Now the other Enforcer’s boot was kicked into Marshall’s side, knocking the wind out of him. Marshall gasped, choking to get air back in his lungs, still with a heavy boot stepping on his back.

“Y’know, it’s too bad you won’t cooperate. The Visionary could have use for someone like you. We have… openings.” The man paused. “Let him up.”

The boot came off, and now the only thing holding Marshall to the ground were the spears of pain he felt all over his body. He guessed the plan was to leave him in such battered shape that in the morning he’d just stand-if he could-in front of the Visionary, listen while the Visionary asked his questions…

And tell everything.

Marshall wondered how far they would go to get information from him. How much pain, how much time?

He had been tortured once. Captured by a small antigovernment tribe in the hills of Waziristan. Old school, they used their knives to keep him in agony for days.

They had been real amateurs. It doesn’t quite work that way, he had wanted to explain to them. You got to go back and forth until it becomes clear to the subject that there was only one thing they wanted. For the dance of pain and remission to end. Nothing else mattered-the lives of friends, the safety of other soldiers, the mission, and even the fate of the goddamn world-you just wanted the pain to stop.
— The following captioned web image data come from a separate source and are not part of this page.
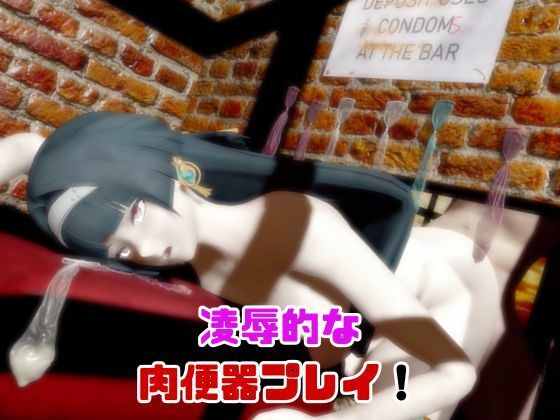 【動画3本】ゼンゼロのアストラ・ヤオと楽しむ動画パック【ゼンレスゾーンゼロ】 - サンプル画像 5
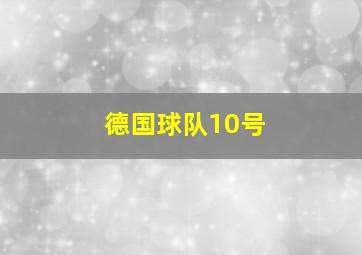 德国球队10号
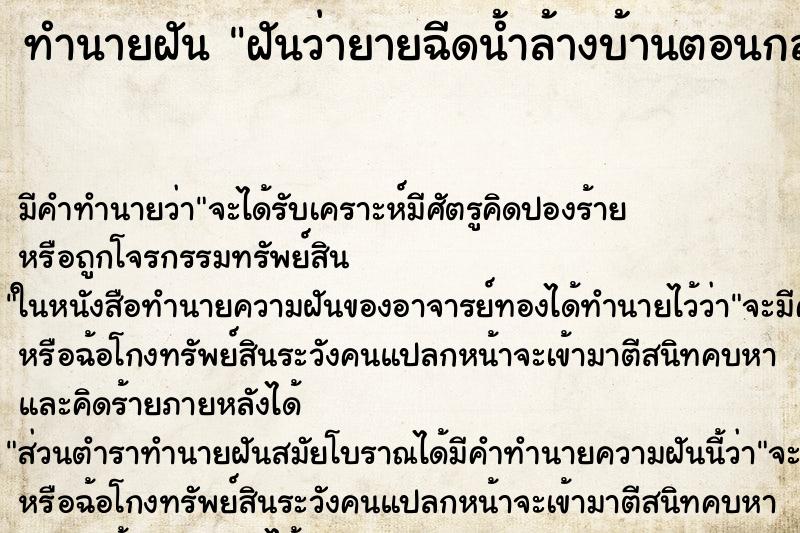 ทำนายฝัน ฝันว่ายายฉีดน้ำล้างบ้านตอนกลาง ทำนายฝัน ฝันว่ายายฉีดน้ำล้างบ้านตอนกลาง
In the morning a squad of Rangers had parachuted nearby and raided the cave dwelling. The terrorists were dead in minutes; he had said nothing.

But now?

How long could he hold out?

One technique taught in Ranger school and drilled into the covert ops leaders was that you had to stay in the goddamn moment. Don’t think about the past, of warm beds, meals, lovers… and don’t think about the future, about what you want, how you want this to end one way or the other.

Concentrate on the small details in that moment.